Eakin has apologized for emails, but said they did not warrant his removal from the court. If found guilty of ethical misconduct, Eakins could face penalties ranging from a private censure to removal from the court and loss of his pension.

The Court of Judicial Discipline made no public announcement of its decision to bring in Sprague. It confirmed his role Friday in response to questions from The Inquirer.

The court said it would not take part in any mediation discussions.

Sprague could not be reached for comment Sunday.
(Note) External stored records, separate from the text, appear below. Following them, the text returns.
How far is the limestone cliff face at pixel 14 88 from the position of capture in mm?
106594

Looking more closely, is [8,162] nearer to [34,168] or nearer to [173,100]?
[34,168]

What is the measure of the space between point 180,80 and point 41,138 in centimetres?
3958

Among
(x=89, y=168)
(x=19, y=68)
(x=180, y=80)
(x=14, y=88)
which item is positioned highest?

He declined comment Friday when contacted by The Inquirer.

His selection has been questioned by some legal experts and court reform advocates.

Lynn A. Marks, executive director of the non-partisan Pennsylvanians for Modern Courts, said Sunday that the quiet selection of Sprague late last month could damage the public's view of the courts.
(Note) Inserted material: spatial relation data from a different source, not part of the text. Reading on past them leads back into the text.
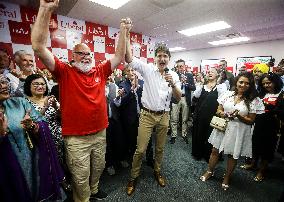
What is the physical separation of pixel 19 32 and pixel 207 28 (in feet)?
17.0

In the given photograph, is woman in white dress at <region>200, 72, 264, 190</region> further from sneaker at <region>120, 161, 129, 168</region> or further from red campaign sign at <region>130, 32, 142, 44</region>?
red campaign sign at <region>130, 32, 142, 44</region>

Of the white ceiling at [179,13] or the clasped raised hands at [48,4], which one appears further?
the white ceiling at [179,13]

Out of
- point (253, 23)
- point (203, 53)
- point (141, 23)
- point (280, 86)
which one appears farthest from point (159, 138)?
point (203, 53)

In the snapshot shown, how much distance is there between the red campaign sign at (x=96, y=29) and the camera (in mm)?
5179

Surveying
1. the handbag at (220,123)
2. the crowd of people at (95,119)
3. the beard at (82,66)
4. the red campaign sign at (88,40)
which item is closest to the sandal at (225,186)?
the crowd of people at (95,119)

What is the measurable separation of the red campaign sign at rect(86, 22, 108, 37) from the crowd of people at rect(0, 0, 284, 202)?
279 centimetres

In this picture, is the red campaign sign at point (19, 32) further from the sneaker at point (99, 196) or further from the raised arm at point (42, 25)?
the sneaker at point (99, 196)

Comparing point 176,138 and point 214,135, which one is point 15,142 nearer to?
point 214,135

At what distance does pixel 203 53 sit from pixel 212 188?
9.76 meters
"People need to believe what is going on is an open and transparent process," she said.

She said Sprague faced numerous conflicts of interest in taking on the unpaid mediation role.
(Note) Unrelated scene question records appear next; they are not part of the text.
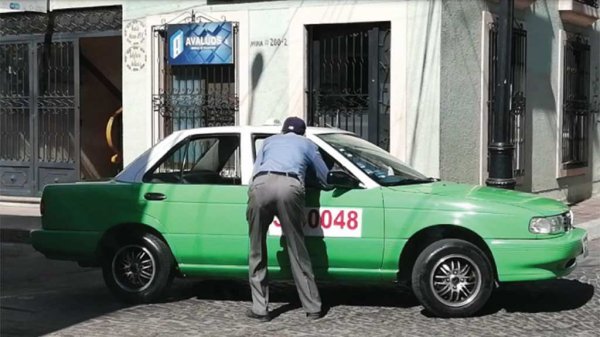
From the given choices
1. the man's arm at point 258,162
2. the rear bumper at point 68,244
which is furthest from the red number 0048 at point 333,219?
the rear bumper at point 68,244

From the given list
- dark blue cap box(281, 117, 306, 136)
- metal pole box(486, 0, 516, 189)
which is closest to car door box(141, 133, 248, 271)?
dark blue cap box(281, 117, 306, 136)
"There's got to be someone who doesn't have a background riddle with conflicts," she said.

Among the issues she cited was that Sprague had served as an attorney for Kane. He represented her briefly in early 2014, after The Inquirer published a story reporting that she had secretly shut an undercover probe.

Sprague appeared with her at a meeting with The Inquirer's board, instructed her to remain silent, and told the newspaper he might bring a defamation action.

On Sunday, Eakin's attorney, William C. Costopoulos, strongly praised Sprague and said Eakin was satisfied with the judicial court'ss action.

Costopoulos declined to discuss how Sprague was selected. He would not say who contacted Eakin's defense team about the selection.

He dismissed any suggestions that Sprague's previous role as Kane's lawyer posed a conflict.

"His representation was totally unrelated" to the email scandal, he said.

In fact, Costopoulos said, that past representation may speak well for the tribunal's selection of Sprague. He said it rebutted any notion that the tribunal "was picking someone hostile to Kane."

Costopoulos also acknowledged that Sprague has appeared before Eakin and other justices in past court cases. But he said Sprague's job representing clients before the Supreme Court "may lend some insight as a mediator."

Costopoulos compared Sprague's appointment with the common practice in criminal cases of prosecutors and defense attorneys negotiating plea deals, which are later approved by judges.

But Costopoulos conceded that judges in criminal cases do not appoint mediators to arrange such deals.

In a flurry of statements to The Inquirer on Sunday, four members of the state high court, including Chief Justice Thomas G. Saylor, said they had no advance knowledge of Sprague's appointment of the Court of Judical Conduct.

"I had no knowledge of it whatsoever," said Justice David N. Wecht, responding to emails the Inquirer sent Sunday to Eakins's six colleagues.

Justices Max Baer and Debra McCloskey Todd also said they were unaware of the appointment.